Bärenmarkt: Die Pandemie schlägt vielerorts aufs Gemüt. (Quelle: Becca on Unsplash)

Passive Indexfonds kommen in der Krise gut an

Bei einem ETF handelt es sich um einen börsengehandelten Indexfonds, bei dem die Entwicklung einzelner Indizes abgebildet wird. So kann ein ETF beispielsweise die Entwicklung des DAX spiegeln und somit ganze Märkte abdecken. Die Fonds können aktiv als auch passiv gemanaged werden, wobei passive Formen als empfehlenswerter gelten. In der Krise scheint dies für Anleger immer interessanter zu werden, auch wenn Kritiker in den letzten Jahren häufiger auf die möglichen Risiken von ETFs hingewiesen haben.
Grundsätzlich sehen einige Experten ETFs deshalb kritisch, weil die Fonds laut ihnen nicht liquider als die enthaltenen Bestandteile sein können. Dies gilt umso stärker für Bestandteile, die nicht auf regulierte Weise an der Börse abgewickelt werden, sondern im Austausch zwischen Brokern und Banken. Vor der Krise warnten einige Experten auch vor den Folgen eines massenhaften Abstoßens von ETFs. Dies jedoch scheint sich in der aktuellen Situation nicht bewahrheitet zu haben.


Ein ETF folgt der Entwicklung ganzer Indizes. (Quelle: Markus Spiske on Unsplash)

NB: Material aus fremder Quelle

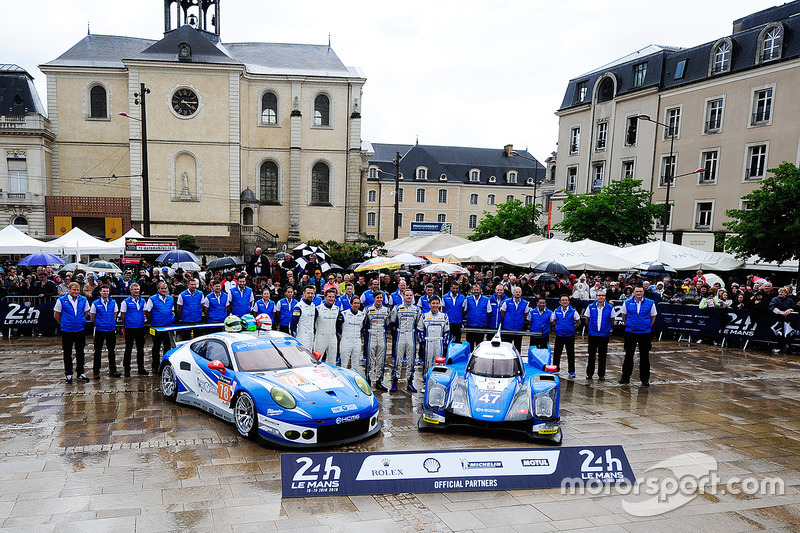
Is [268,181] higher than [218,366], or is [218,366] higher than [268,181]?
[268,181]

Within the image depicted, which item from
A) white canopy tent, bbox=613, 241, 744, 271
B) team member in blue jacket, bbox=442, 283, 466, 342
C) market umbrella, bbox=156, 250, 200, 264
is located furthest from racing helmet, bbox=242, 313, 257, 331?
white canopy tent, bbox=613, 241, 744, 271

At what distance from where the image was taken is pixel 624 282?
2052cm

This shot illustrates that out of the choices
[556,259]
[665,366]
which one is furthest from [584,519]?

Im Gegenteil: Der ETF Handel zeigte im Vergleich zu anderen Marktsegmenten kaum nennenswerte Schwierigkeiten, als der große Abschwung begann. Es scheint zu funktionieren, dass Investoren dank gut regulierter Handelsplätze einen gewissen Schutz genießen. Einige Trader und Börsenbetreiber beobachteten während der ersten Krisenzeit keine besonderen Einbrüche im Bereich des ETF Handels, was für Stabilität spricht.

Auch wer bereits jetzt in ETFs investiert hat und einem Plan mit regelmäßigen Zahlungen folgt, sollte gut darüber nachdenken, ob ein Aussetzen der Raten sinnvoll ist. Die Stabilität der ETFs könnte langfristig betrachtet Vorteile bieten, auch wenn sich kurzfristig im privaten Finanzleben Schwierigkeiten zeigen. Wer aufgrund finanzieller Schwierigkeiten aufhört, wie gewohnt in ETFs zu investieren, bringt sich also unter Umständen um die eigentlich eingeplante Rendite.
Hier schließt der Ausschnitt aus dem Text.